What is the best way to accomplish this using Rails?
Ruby's Net::LDAP library is pretty good.
Here's a simplified version of what I've been using for years:
# sessions_controller.rb
def create
user = User.find_by_login(params[:login])
if user && Ldap.authenticate(params[:login], params[:password])
self.current_user = user
Rails.logger.info "Logged in #{user.name}"
flash[:notice] = "Successfully Logged In!"

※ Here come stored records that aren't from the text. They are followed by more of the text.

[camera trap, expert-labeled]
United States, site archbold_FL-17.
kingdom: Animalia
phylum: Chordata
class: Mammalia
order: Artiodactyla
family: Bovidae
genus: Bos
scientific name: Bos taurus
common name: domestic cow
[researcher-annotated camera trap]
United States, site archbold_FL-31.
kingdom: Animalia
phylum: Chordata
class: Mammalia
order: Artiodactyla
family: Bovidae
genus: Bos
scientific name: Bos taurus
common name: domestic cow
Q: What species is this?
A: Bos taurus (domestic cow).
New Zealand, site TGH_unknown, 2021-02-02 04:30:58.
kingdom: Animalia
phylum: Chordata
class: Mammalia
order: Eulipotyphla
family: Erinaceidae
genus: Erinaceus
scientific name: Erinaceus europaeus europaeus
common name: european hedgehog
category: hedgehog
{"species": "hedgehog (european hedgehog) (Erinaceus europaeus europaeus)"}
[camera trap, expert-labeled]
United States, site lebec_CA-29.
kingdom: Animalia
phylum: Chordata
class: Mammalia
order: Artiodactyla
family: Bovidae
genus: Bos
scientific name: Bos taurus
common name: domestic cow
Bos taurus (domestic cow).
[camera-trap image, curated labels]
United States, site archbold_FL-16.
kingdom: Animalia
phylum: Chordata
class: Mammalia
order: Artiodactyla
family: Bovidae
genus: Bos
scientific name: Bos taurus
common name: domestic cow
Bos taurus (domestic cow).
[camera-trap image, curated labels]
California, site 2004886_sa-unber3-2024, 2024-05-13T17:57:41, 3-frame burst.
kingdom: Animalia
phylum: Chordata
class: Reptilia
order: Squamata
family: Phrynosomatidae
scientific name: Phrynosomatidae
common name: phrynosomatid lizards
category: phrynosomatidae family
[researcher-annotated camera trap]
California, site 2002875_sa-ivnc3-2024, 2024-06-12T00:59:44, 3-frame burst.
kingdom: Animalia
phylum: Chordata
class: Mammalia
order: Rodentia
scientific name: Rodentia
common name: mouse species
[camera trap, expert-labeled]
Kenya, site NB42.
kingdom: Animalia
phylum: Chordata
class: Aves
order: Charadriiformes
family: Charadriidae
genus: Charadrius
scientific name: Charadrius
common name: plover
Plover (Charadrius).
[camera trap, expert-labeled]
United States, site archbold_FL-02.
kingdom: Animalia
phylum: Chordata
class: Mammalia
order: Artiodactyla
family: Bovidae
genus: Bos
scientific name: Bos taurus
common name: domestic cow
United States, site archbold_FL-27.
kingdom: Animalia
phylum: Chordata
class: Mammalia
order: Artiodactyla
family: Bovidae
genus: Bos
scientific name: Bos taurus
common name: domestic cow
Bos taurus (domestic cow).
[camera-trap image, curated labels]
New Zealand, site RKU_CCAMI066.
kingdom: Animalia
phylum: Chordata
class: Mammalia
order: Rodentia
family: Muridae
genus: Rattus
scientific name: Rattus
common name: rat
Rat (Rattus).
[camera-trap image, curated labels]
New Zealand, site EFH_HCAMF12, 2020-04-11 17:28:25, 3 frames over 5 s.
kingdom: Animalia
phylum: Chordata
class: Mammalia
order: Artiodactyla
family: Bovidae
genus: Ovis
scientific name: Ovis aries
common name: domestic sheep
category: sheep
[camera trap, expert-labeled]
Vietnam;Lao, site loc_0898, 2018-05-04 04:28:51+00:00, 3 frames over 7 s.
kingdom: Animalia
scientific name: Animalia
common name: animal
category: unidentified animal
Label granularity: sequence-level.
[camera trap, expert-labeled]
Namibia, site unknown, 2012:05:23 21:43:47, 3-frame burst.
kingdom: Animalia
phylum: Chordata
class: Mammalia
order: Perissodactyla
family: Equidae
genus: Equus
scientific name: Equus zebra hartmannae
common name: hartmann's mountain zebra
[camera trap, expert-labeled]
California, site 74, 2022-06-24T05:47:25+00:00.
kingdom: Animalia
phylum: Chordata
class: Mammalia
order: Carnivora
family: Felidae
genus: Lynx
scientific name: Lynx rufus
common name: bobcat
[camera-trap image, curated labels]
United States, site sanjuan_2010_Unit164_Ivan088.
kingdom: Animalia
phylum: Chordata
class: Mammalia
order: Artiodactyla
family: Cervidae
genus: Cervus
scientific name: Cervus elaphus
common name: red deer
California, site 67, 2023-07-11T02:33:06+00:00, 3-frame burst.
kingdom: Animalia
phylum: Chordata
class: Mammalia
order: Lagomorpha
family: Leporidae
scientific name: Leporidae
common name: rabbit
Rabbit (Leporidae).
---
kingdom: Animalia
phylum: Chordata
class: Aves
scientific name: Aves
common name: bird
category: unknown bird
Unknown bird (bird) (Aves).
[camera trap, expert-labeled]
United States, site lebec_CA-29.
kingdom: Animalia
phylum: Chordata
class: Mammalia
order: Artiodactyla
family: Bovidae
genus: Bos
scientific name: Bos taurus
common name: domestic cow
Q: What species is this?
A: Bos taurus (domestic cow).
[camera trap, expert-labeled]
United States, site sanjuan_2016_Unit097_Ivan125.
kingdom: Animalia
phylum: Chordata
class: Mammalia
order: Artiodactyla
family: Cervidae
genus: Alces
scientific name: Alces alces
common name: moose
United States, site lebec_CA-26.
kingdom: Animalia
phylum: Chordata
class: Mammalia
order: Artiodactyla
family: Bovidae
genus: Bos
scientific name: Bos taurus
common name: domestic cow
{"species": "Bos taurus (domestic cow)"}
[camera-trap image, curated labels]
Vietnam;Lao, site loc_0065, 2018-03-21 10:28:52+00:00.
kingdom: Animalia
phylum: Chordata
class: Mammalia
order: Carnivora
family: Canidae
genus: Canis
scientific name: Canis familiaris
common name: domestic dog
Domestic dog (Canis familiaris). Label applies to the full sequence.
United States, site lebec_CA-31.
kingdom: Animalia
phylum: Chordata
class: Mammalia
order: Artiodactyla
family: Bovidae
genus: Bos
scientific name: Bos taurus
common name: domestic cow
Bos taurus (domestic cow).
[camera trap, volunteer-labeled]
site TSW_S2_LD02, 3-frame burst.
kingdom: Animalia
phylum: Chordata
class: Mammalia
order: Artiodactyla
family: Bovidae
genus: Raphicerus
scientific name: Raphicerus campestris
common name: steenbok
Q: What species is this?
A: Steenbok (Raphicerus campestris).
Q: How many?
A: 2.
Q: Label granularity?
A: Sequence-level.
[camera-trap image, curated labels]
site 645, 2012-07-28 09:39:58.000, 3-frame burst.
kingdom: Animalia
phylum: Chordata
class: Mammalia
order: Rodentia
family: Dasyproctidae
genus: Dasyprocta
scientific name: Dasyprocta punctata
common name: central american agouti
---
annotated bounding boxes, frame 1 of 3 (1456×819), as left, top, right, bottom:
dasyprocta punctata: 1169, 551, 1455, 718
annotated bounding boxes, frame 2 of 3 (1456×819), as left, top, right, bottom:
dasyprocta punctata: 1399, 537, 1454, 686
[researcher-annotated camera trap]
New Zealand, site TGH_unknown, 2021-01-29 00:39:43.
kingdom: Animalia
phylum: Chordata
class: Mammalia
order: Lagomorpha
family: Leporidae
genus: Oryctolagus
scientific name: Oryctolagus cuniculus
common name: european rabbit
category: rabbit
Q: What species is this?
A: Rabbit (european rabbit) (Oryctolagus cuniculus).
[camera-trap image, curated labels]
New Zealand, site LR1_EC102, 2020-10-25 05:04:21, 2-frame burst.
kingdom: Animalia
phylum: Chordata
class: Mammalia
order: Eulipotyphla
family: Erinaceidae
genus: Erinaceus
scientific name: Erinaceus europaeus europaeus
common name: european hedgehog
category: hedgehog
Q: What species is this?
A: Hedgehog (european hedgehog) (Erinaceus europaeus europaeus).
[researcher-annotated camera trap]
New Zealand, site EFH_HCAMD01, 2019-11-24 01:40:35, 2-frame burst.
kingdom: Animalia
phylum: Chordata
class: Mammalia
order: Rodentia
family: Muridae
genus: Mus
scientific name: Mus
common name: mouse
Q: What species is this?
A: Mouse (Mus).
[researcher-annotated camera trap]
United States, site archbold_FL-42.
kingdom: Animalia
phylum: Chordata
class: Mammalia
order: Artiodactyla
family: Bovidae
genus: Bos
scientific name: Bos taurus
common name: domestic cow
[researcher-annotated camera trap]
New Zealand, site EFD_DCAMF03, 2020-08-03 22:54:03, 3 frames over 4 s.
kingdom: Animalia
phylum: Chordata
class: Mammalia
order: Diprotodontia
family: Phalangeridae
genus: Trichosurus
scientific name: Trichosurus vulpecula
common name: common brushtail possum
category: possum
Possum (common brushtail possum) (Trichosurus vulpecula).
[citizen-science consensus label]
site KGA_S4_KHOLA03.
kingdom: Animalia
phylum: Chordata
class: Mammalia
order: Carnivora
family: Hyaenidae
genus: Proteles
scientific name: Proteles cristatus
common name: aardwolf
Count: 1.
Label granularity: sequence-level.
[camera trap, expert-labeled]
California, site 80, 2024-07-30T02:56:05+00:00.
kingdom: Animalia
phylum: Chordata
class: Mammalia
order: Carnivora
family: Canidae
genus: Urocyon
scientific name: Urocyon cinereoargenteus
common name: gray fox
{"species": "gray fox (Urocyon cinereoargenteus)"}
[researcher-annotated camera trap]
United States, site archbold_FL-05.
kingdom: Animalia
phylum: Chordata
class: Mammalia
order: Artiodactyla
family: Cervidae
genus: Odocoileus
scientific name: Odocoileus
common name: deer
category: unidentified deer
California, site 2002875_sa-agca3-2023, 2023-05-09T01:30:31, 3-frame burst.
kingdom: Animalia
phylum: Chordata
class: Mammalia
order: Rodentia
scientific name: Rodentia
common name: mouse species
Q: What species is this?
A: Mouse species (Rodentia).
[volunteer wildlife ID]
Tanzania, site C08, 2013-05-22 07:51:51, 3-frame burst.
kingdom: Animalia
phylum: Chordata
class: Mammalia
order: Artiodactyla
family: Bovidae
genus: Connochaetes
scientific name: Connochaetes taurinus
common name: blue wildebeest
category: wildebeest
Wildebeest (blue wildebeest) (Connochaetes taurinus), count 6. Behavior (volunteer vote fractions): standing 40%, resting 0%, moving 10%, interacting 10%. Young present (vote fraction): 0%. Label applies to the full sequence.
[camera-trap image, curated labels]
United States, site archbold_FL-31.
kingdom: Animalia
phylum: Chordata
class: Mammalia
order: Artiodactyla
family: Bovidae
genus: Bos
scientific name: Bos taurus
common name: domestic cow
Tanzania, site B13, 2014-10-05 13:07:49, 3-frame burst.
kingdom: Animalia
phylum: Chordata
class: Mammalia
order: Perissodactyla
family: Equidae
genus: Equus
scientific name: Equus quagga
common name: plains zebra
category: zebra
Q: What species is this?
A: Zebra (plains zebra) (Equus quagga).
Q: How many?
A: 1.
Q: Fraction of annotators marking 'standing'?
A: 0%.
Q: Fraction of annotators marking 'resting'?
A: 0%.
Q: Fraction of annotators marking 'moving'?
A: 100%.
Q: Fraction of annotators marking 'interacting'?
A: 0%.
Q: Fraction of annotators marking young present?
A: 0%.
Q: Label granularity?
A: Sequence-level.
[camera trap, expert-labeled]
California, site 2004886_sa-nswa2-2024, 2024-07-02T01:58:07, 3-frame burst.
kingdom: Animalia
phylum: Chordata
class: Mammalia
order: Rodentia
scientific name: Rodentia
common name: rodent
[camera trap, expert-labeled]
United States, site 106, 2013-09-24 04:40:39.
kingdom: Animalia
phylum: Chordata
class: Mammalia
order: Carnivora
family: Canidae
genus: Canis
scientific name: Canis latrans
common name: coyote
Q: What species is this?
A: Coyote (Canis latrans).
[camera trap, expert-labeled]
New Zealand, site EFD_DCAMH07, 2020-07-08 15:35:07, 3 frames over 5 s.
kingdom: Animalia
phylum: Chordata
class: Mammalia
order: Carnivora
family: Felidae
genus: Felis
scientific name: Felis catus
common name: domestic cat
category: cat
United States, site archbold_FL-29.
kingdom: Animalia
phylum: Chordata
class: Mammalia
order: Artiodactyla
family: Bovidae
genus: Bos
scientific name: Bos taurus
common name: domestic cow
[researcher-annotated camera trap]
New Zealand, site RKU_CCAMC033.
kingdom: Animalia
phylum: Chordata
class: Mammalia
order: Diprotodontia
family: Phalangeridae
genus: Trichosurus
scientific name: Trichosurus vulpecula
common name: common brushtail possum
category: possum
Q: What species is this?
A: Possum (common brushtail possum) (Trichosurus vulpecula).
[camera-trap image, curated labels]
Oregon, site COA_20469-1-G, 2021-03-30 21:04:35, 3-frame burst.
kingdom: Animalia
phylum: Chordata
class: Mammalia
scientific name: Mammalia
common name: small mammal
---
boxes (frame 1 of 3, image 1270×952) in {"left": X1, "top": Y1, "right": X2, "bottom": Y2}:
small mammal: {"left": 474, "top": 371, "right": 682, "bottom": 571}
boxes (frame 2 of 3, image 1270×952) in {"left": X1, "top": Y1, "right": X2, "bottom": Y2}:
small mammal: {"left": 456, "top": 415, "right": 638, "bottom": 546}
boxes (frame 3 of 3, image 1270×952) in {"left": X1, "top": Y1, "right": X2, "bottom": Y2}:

redirect_back_or_default root_url
else
flash[:alert] = "Invalid User credentials"
render :new
end
end
# lib/ldap.rb
# Ldap.authenticate('user','password')
# Returns true if validated
# Returns false if invalidated
# Returns nil if LDAP unavailable
require 'net/ldap'
class Ldap
def self.config
# this is actually loaded from a yaml config file
{
:domain => 'YOURDOMAIN',
:host => '10.10.10.100'
}
end
def self.authenticate(login, password)
conn = Net::LDAP.new(
:host => config[:host],
:port => 636,
:base => "dc=#{config[:domain]}, dc=local",
:encryption => :simple_tls,
:auth => {
:username => "#{login}##{config[:domain]}.local",
:password => password,
:method => :simple
}
)
Timeout::timeout(15) do
return conn.bind ? true : false
end
rescue Net::LDAP::LdapError => e
notify_ldap_admin(config[:host],'Error',e)
nil
rescue Timeout::Error => e
notify_ldap_admin(config[:host],'Timeout',e)
nil
end
def self.notify_ldap_admin(host,error_type,error)
msg = "LDAP #{error_type} on #{host}"
RAILS_DEFAULT_LOGGER.debug(msg)
DeveloperMailer.deliver_ldap_failure_msg(msg,error)
end
end
Check out the devise and devise_ldap_authenticatable libraries.